The actions themselves may appear extreme or even absurd at times – people glued to objects and streets, food-splashed paintings in museums – but according to Artemis, Brisa, Thomas, and Daisy, they are needed to inspire governments and companies to change their ways.

‘I think the term eco-anxiety is very prevalent in our generation’, says Thomas. ‘I would much rather spend my time on other things, but I think it is just necessary so we can have a future, or our children might still have a future.’

Tessel, a final year medical student, who took part in the legal demonstration at Schiphol’s terminal, only began being active this year, after growing more worried about climate change. ‘When you follow the topic, it’s really on your mind almost every day. There is a point when you think: I should do something about this.’

Becoming active in the movement was her way of doing something about it – to tell the government that she and people like her are here and ‘to participate in the solution’.

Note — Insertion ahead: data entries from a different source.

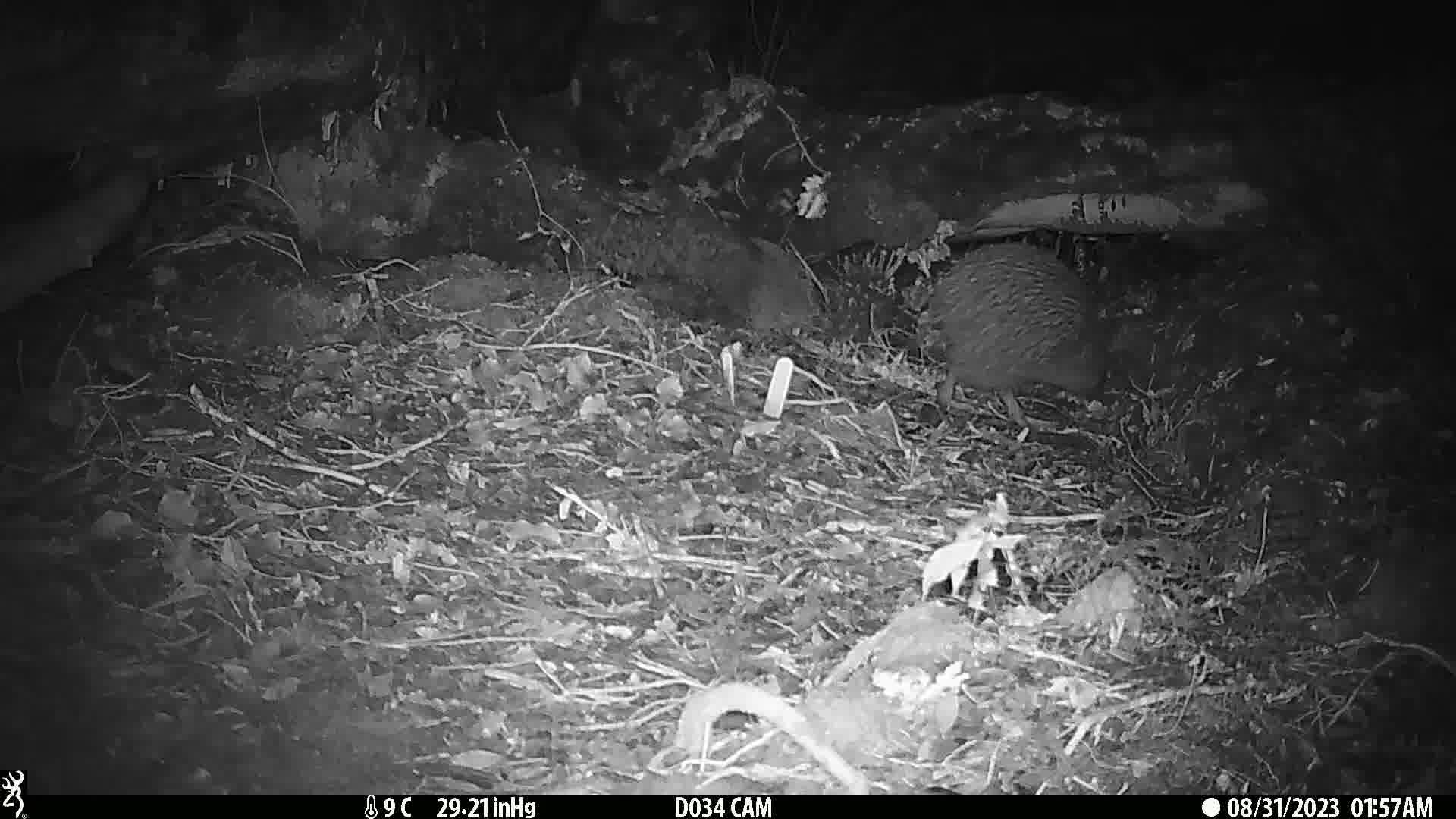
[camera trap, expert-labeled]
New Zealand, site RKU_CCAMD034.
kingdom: Animalia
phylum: Chordata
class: Aves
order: Apterygiformes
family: Apterygidae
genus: Apteryx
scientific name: Apteryx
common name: kiwi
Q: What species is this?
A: Kiwi (Apteryx).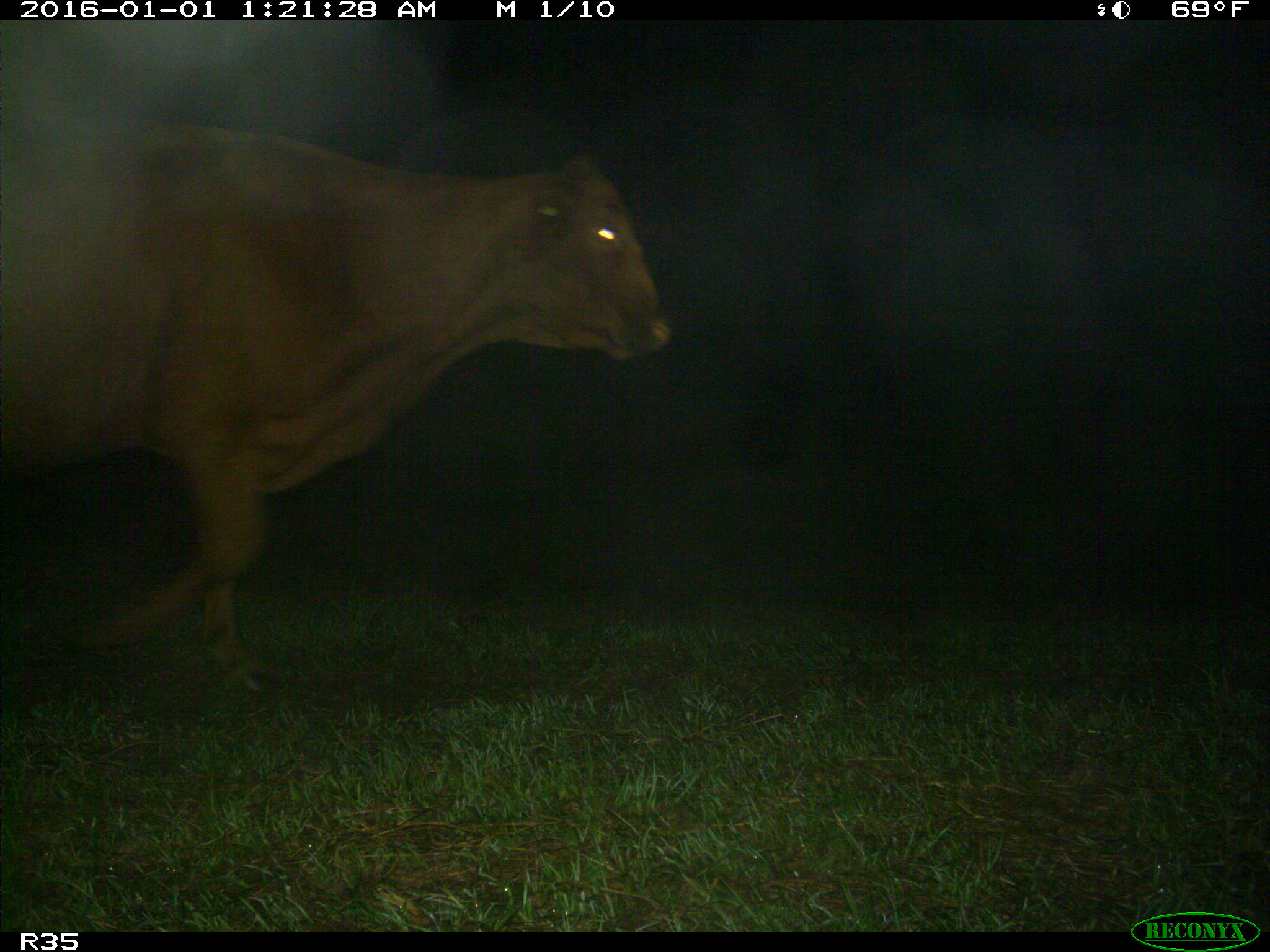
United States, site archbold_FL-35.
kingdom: Animalia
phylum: Chordata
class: Mammalia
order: Artiodactyla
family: Bovidae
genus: Bos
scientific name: Bos taurus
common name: domestic cow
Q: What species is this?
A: Bos taurus (domestic cow).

Still, it is hard for the activists to stay optimistic. ‘What are we going to get out of this? One Saturday, one action?’ Tessel asks. ‘But it feels like it’s more than nothing at least.’

After the protest, the Socialist Party and Groenlinks factions in the Amsterdam municipal council put forth a motion to research the possibility to restrict and potentially ban commercial private jets flying from Schiphol, and to introduce a higher kerosene tax for private jets. The motion passed.